INPUT:
--- BEGIN ---
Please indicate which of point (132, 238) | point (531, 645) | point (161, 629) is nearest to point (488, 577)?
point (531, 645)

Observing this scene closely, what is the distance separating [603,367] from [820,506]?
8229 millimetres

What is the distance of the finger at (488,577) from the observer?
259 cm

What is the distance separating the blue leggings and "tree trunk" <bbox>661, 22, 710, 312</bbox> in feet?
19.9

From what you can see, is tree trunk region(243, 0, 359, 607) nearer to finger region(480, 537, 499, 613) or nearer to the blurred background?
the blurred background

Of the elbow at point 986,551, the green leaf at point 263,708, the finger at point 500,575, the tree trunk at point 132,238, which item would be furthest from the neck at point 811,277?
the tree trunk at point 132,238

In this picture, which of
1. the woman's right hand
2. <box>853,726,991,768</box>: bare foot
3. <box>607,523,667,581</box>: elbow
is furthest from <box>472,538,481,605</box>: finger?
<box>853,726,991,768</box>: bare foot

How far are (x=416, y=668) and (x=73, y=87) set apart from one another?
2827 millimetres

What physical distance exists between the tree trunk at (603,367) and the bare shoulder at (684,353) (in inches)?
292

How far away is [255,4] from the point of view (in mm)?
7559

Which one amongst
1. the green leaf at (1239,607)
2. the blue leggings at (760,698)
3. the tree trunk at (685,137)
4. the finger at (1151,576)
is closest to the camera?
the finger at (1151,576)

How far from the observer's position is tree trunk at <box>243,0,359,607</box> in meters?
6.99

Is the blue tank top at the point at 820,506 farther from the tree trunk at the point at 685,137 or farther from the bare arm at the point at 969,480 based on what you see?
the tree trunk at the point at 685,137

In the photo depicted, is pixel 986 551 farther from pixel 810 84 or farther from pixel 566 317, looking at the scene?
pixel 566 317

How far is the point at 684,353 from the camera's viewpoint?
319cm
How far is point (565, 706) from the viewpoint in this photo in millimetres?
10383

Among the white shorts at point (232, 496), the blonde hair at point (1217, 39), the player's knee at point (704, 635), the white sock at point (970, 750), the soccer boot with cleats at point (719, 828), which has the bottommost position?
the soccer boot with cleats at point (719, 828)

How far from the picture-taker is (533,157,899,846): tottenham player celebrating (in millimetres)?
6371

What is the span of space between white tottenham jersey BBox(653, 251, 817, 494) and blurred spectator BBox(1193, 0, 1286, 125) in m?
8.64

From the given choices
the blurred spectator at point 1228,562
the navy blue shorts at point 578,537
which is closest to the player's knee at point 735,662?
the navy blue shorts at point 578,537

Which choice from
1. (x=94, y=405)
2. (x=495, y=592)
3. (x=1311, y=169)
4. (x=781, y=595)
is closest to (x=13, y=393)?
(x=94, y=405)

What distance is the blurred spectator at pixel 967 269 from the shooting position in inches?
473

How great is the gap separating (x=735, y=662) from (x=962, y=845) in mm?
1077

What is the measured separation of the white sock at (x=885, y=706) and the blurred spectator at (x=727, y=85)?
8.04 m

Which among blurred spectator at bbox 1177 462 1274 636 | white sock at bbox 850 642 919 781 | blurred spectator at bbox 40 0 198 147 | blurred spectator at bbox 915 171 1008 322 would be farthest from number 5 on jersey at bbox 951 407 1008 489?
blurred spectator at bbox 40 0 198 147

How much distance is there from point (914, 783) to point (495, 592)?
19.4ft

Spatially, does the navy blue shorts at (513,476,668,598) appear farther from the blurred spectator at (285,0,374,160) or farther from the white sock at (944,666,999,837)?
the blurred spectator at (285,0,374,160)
--- END ---
JOB: Edit the listing above so that "observer" becomes "viewer" everywhere it occurs, leaving every other character as it is.

FULL OUTPUT:
Please indicate which of point (132, 238) | point (531, 645) | point (161, 629) is nearest to point (488, 577)?
point (531, 645)

Observing this scene closely, what is the distance separating [603,367] from [820,506]?
8229 millimetres

What is the distance of the finger at (488,577) from the viewer?
259 cm

What is the distance separating the blue leggings and "tree trunk" <bbox>661, 22, 710, 312</bbox> in feet?
19.9

From what you can see, is tree trunk region(243, 0, 359, 607) nearer to finger region(480, 537, 499, 613) or nearer to the blurred background?
the blurred background

Of the elbow at point 986,551, the green leaf at point 263,708, the finger at point 500,575, the tree trunk at point 132,238, which item would be furthest from the neck at point 811,277?
the tree trunk at point 132,238

In this picture, which of
1. the woman's right hand
2. <box>853,726,991,768</box>: bare foot
3. <box>607,523,667,581</box>: elbow
is furthest from <box>472,538,481,605</box>: finger?
<box>853,726,991,768</box>: bare foot

How far are (x=416, y=668) and (x=73, y=87) set apart from one another?
2827 millimetres

What physical distance exists between the tree trunk at (603,367) and the bare shoulder at (684,353) (in inches)?
292

How far away is [255,4] from the point of view (in mm)?
7559

Which one amongst
1. the green leaf at (1239,607)
2. the blue leggings at (760,698)
3. the tree trunk at (685,137)
4. the finger at (1151,576)
is closest to the camera?
the finger at (1151,576)

How far from the viewer's position is tree trunk at <box>243,0,359,607</box> in meters?
6.99

Is the blue tank top at the point at 820,506 farther from the tree trunk at the point at 685,137 or farther from the bare arm at the point at 969,480 based on what you see?
the tree trunk at the point at 685,137

In the photo depicted, is pixel 986 551 farther from pixel 810 84 or farther from pixel 566 317, looking at the scene?
pixel 566 317

How far is the point at 684,353 from the camera's viewpoint?
319cm
How far is point (565, 706) from the viewpoint in this photo in millimetres?
10383

Among the white shorts at point (232, 496), the blonde hair at point (1217, 39), the player's knee at point (704, 635), the white sock at point (970, 750), the soccer boot with cleats at point (719, 828), which has the bottommost position?
the soccer boot with cleats at point (719, 828)

How far from the picture-taker is (533,157,899,846): tottenham player celebrating (in millimetres)?
6371

What is the span of space between white tottenham jersey BBox(653, 251, 817, 494) and blurred spectator BBox(1193, 0, 1286, 125) in m?
8.64

From the given choices
the blurred spectator at point 1228,562
the navy blue shorts at point 578,537
which is closest to the player's knee at point 735,662?
the navy blue shorts at point 578,537

Which choice from
1. (x=94, y=405)
2. (x=495, y=592)
3. (x=1311, y=169)
4. (x=781, y=595)
is closest to (x=13, y=393)?
(x=94, y=405)

What distance is the blurred spectator at pixel 967 269 from the shooting position in inches?
473

How great is the gap separating (x=735, y=662) from (x=962, y=845) in mm?
1077

What is the measured separation of the white sock at (x=885, y=706) and the blurred spectator at (x=727, y=85)?
8.04 m

Which among blurred spectator at bbox 1177 462 1274 636 | white sock at bbox 850 642 919 781 | blurred spectator at bbox 40 0 198 147 | blurred spectator at bbox 915 171 1008 322 would be farthest from number 5 on jersey at bbox 951 407 1008 489?
blurred spectator at bbox 40 0 198 147

How much distance is there from point (914, 783) to point (495, 592)?
19.4ft

Spatially, does the navy blue shorts at (513,476,668,598) appear farther from the blurred spectator at (285,0,374,160) or farther from the white sock at (944,666,999,837)?
the blurred spectator at (285,0,374,160)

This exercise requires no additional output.